2. Top-40 Donors to Campaign to Convince California Voters to Borrow $10 Billion to Start Building High-Speed Rail

3. How Much Will This California High-Speed Rail Cost? Making Up Numbers

4. Losing Bidders for High-Speed Rail Design-Build Contract Will Get Up to $2 Million from Taxpayers For Their Trouble

5. Construction Trade Unions Get Costly Monopoly on High-Speed Rail Construction with Project Labor Agreement (“Community Benefits Agreement”)

6. Timeline of the California High-Speed Rail: This Train Has Hurtled Down the Track for 20 Years

7. The #11 Campaign Contributor to Proposition 1A in 2008: A Mysterious Organization Called “Californians For A Safe & Reliable High Speed Rail”
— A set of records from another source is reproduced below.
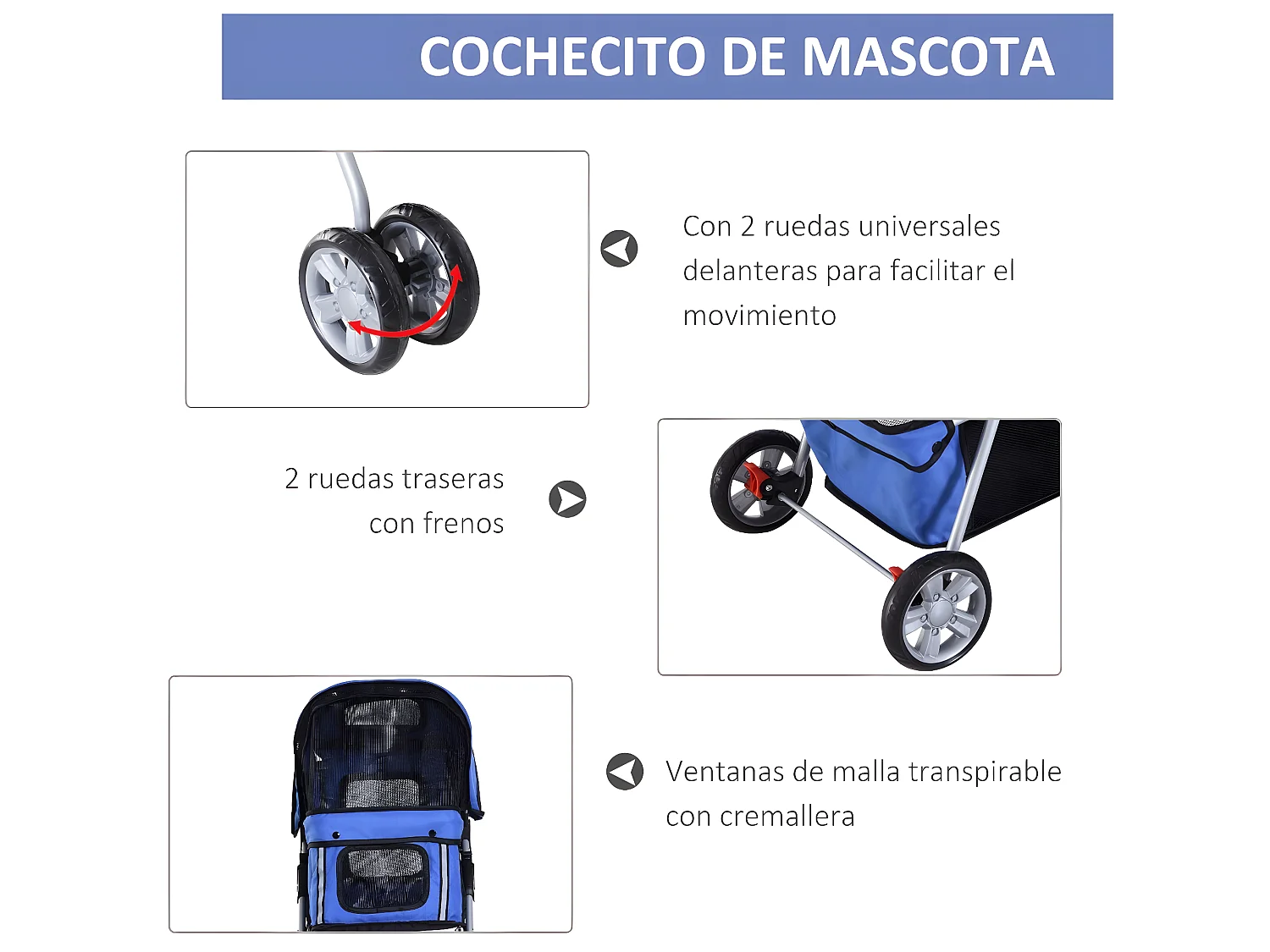 COCHECITO DE MASCOTA

Con 2 ruedas universales delanteras para facilitar el movimiento

2 ruedas traseras con frenos

Ventanas de malla transpirable con cremallera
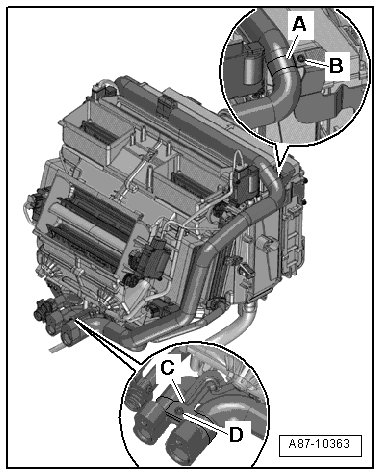 A
B
C
D
A87-10363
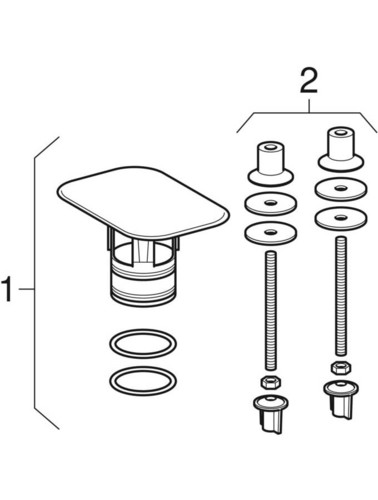 2

1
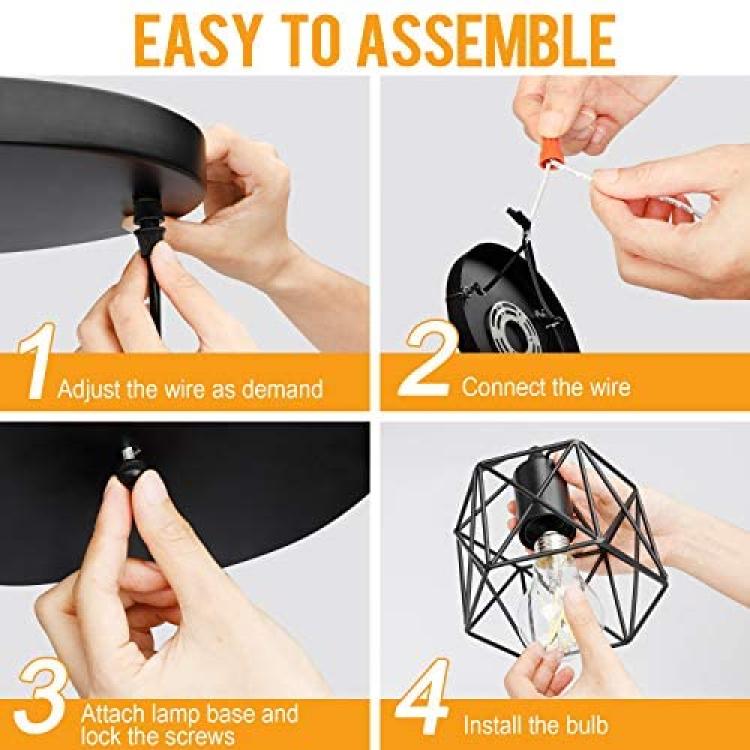 EASY TO ASSEMBLE

1 Adjust the wire as demand

2 Connect the wire

3 Attach lamp base and lock the screws

4 Install the bulb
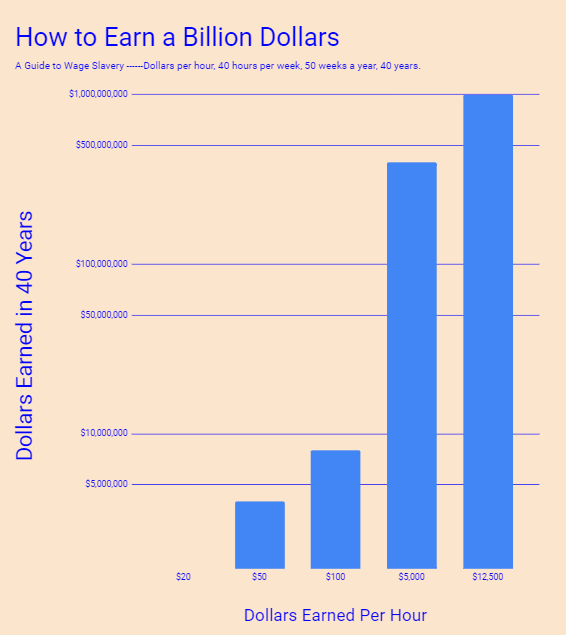 How to Earn a Billion Dollars

A Guide to Wage Slavery ------Dollars per hour, 40 hours per week, 50 weeks a year, 40 years.

Dollars Earned in 40 Years

$1,000,000,000
$500,000,000
$100,000,000
$50,000,000
$10,000,000
$5,000,000

$20
$50
$100
$5,000
$12,500

Dollars Earned Per Hour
8. Fighting Back Against the California High-Speed Rail Authority’s Taxpayer-Funded Public Relations Machine

9. Why Lowest Responsible Bidders Don’t Necessarily Win Rail Construction Contracts: Explaining Design-Build Procurement and Best Value Criteria In California Law

10. Art Inspired by the High-Speed Rail (parody art sponsored by Activist Artists 4 California)

“I’m meeting constantly with Californians who express utter disbelief that this California High-Speed Rail debacle is still chugging along toward its inevitably catastrophic conclusion,” said Christen. “This project stinks of failure, waste, and lack of accountability. The typical Californian is intrigued by the idea of high-speed rail but alarmed and disgusted by its disorganized implementation.”